前作から9年が経過している。早い。『インサイドヘッド』のほうは当時ドリカムの謎MV(たぶんファンから募集したであろう一般のご家族の写真が風船だかしゃぼん玉だかのアニメーションに乗って流れていく映像と合わせてドリカムの曲を聴くというもの、本編前に流れた)がメインで騒がれ(というか貶され)、肝心の本編があまり評価されていなかった記憶がある。というか本編の評価の前に必ずドリカムに触れる、みたいなことが起きていた記憶がある。何その現象。
私が友人に「ピクサーで一番好きなのはインサイドヘッド」と言うと、大抵「見てない」と返されたりもしていて、あんまり正しく評価されていないように感じる。見てよ。
私は初見から大ファンになり、以降は年に2~3回観ている。「性格の島」や「考えの列車」、見分けの付かない「事実」と「意見」、次元を行き来する映像とか、夢を作るスタジオとか、アイディアと見せ方が何もかも秀逸で感動する。人間ってこんなに掘り下げて考えられるし、エンターテイメントとしての表現に落とし込めるんや……すごいよ……
ライリーのイマジナリーフレンド「ビンボン」が記憶の谷に残るシーンは何回観ても泣いてしまう。今思い出しながら既に涙ぐんでいる。こんなに百発百中で泣くシーン、他にないよ。
『インサイドヘッド2』では監督がピート・ドクターではなくなっていることに悲しみを感じたりもしたけれど、なんのこっちゃなかった。エグゼクティブプロデューサーでクレジットされてたし、何よりピクサーは「ひとりの天才に頼らない作り方」をしているんじゃないかと感じることが多い。ま、私はアニメーションに詳しくもないし作ったこともないので知らんけど、でもチームで何かを作ることについては最近よく考える。
若い頃は「スタープレーヤーになれないんだったら死にたい」みたいな感じが少なからずあったし、なんでもかんでも自分でやりたがって、そういうのが「努力」であると誤解していたと思う。最近は人の手や脳を借りることがどれほど自分や成果の為になるかがよく分かるし、伸ばしたいのは「なんでもかんでも自分で出来ること」よりも「人の手や脳をいかに上手く借りるか、借りた手や脳をいかに上手く活かすか」の部分だし、なおかつ「あなたにならいつでも貸すよ、手でも脳でも」と言ってもらえる自分であることのほうが重要になってきた。あと私も自信をもって貸せる手と脳を持っていたい。スタープレーヤーにはなれなかったし、なれないままで生きていくけど、でも背番号は欲しいし、いつでも肩をあっためて、ベンチに座っていたい。
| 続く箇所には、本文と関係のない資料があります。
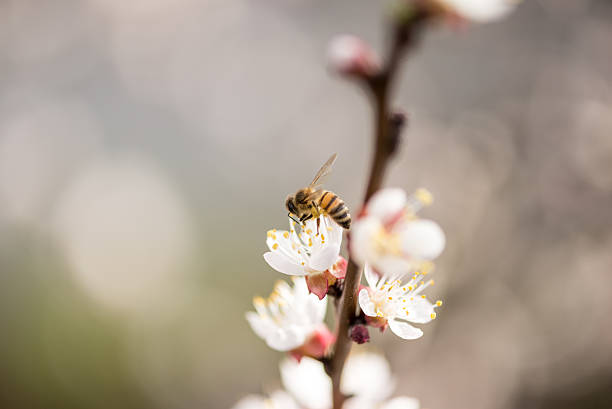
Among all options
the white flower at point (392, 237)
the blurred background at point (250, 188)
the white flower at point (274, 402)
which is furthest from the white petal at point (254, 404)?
the white flower at point (392, 237)

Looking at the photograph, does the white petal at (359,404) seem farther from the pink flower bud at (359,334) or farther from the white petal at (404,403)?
the pink flower bud at (359,334)

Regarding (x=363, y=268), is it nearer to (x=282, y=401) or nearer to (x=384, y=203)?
(x=384, y=203)

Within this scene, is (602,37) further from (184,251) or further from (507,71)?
(184,251)

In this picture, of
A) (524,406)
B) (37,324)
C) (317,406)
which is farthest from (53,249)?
(317,406)

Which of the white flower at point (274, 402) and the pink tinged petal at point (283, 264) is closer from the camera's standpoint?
the pink tinged petal at point (283, 264)

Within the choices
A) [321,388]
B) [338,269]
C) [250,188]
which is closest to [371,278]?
[338,269]

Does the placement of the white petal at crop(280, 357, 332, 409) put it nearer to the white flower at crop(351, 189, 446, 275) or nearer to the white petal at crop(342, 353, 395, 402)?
the white petal at crop(342, 353, 395, 402)
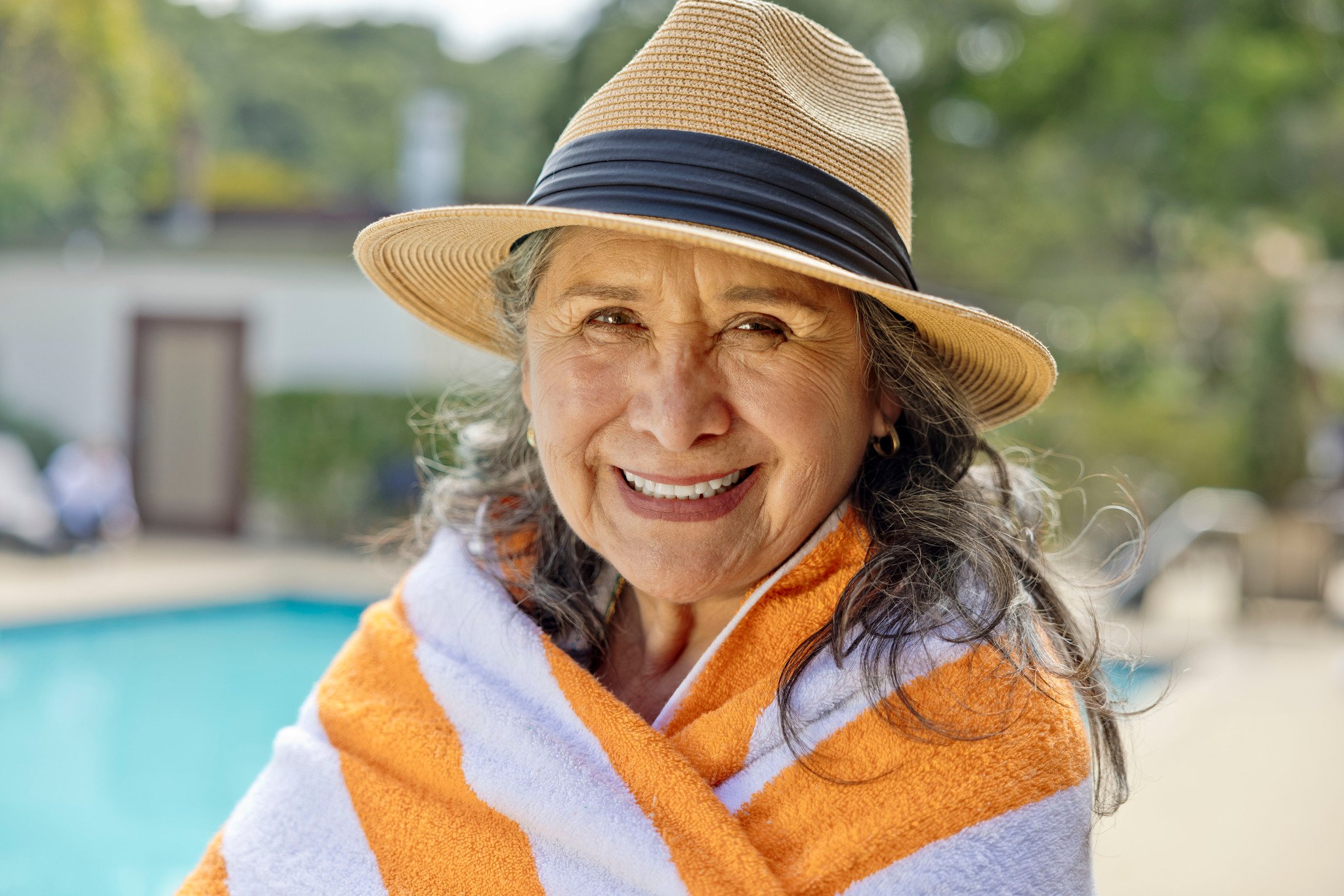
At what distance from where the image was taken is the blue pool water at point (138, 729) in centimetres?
541

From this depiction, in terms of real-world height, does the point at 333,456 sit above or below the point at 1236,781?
below

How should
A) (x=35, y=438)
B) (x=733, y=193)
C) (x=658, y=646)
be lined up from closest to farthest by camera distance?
1. (x=733, y=193)
2. (x=658, y=646)
3. (x=35, y=438)

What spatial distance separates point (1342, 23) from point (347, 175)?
22.6 m

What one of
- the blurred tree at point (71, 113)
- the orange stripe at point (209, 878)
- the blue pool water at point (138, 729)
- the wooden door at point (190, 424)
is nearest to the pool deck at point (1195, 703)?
the blue pool water at point (138, 729)

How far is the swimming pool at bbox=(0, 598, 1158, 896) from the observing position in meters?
5.41

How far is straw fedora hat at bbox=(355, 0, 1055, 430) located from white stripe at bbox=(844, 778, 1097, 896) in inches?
20.1

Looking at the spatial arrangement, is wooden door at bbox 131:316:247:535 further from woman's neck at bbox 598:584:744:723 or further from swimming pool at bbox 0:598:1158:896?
woman's neck at bbox 598:584:744:723

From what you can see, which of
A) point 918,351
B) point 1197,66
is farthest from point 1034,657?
point 1197,66

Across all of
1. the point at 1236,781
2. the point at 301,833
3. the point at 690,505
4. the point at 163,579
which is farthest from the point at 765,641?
the point at 163,579

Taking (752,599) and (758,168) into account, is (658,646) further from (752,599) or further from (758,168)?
(758,168)

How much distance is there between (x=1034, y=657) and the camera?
1.31 m

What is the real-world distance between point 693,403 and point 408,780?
58cm

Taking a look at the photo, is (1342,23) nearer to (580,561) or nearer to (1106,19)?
(1106,19)

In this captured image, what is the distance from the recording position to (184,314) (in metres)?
13.0
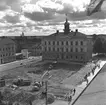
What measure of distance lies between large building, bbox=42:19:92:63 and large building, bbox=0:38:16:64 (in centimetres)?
1292

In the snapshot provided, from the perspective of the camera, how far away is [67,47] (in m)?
69.6

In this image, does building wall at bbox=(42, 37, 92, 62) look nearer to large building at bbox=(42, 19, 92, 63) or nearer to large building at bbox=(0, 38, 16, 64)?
large building at bbox=(42, 19, 92, 63)

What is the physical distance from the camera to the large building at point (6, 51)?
2657 inches

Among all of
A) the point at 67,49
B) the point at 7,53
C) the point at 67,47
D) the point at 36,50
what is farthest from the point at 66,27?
the point at 36,50

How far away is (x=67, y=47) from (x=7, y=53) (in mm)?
23182

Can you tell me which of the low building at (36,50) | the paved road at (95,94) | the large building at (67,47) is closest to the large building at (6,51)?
the large building at (67,47)

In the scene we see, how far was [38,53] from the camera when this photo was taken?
9356 centimetres

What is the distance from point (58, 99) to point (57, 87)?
707 centimetres

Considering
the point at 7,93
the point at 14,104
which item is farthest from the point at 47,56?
the point at 14,104

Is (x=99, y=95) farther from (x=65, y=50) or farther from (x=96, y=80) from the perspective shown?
(x=65, y=50)

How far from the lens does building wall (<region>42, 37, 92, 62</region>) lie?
67.2m

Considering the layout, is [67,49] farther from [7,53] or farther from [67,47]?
[7,53]

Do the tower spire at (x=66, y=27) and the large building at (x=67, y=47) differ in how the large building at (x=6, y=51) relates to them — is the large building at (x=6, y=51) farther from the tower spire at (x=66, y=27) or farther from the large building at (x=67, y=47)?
the tower spire at (x=66, y=27)

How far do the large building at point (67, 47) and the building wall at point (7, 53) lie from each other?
42.2ft
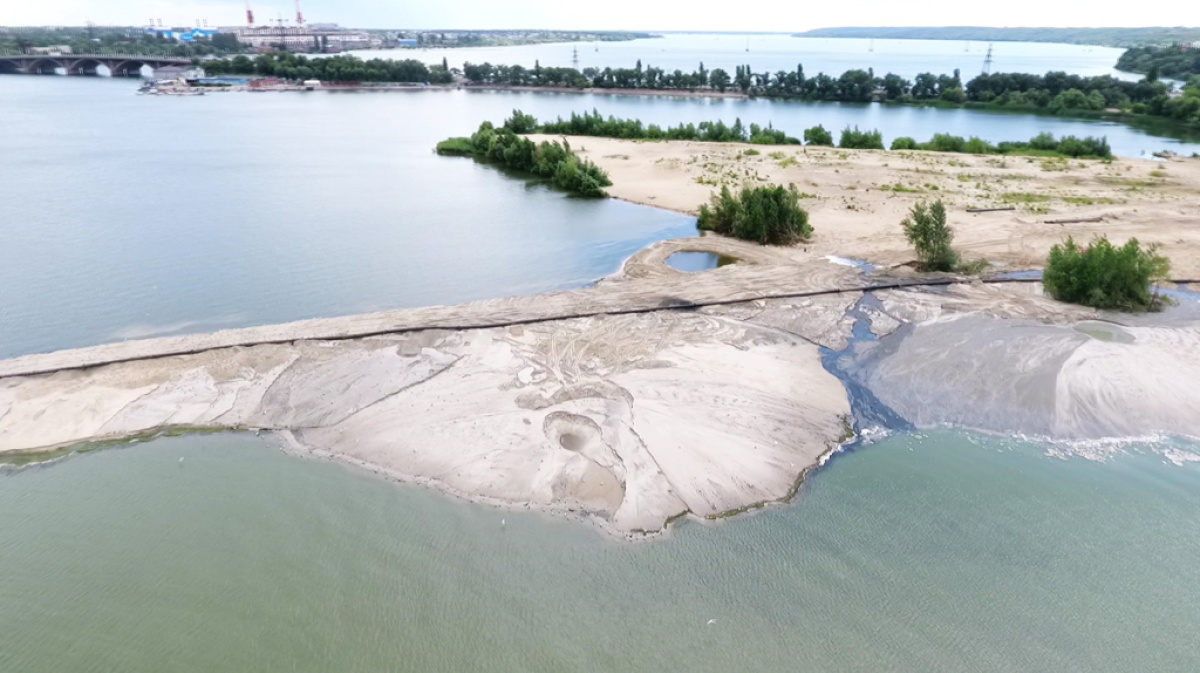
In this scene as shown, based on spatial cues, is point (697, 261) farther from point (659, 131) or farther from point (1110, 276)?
point (659, 131)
……比喩にスポーツを使ったが、私はスポーツが全く分からないので具体的な競技は特に何も浮かんでいない。肩あっためてるからピッチャーなんかな。図々しいな。
ピート・ドクターについては、『モンスターズインク』の製作中に911のテロ事件が起きた、作中のスシレストランが爆発するシーンが全く笑えなくなってしまい公開前に差し替えた、何かが爆発するおもしろいシーンはもう二度と描けないと思った、と話しているインタビューを見て以来、その「人としての感覚」を信頼している。「創作なんだから、その中でなら何をやっても良い」というような言説を見るたび、このことを思い出す。どっちが正しいとかって話じゃないけど。
『インサイドヘッド2』は前作から4年後の設定で、主人公のライリーは13歳になっている。子どものころのピュアな感情(ヨロコビ、カナシミ、ビビリ、イカリ、ムカムカ)以外に、新たに4つの感情(シンパイ、イイナー、ハズカシ、ダリィ)が登場する。
本質的には似た感情のキャラクターが、似た特徴を持つ造形になっているのが秀逸。例えばヨロコビとイイナーは目が大きくてキラキラしてるとこが似てるけど、イイナーは背が小さいとか。確かに「羨望」ってめちゃくちゃ背伸びする。
ビビリとシンパイもギョロ目ちゃんなのと体型は似てるけど、シンパイは口が大きい。つまり声が大きい(声量ではなくて)。確かに、未来に起こるかもしれないことを心配して不安に思い、先回りして最悪の想定をしてどうしようどうしよう、てやってるとき、脳内はかなりうるさい。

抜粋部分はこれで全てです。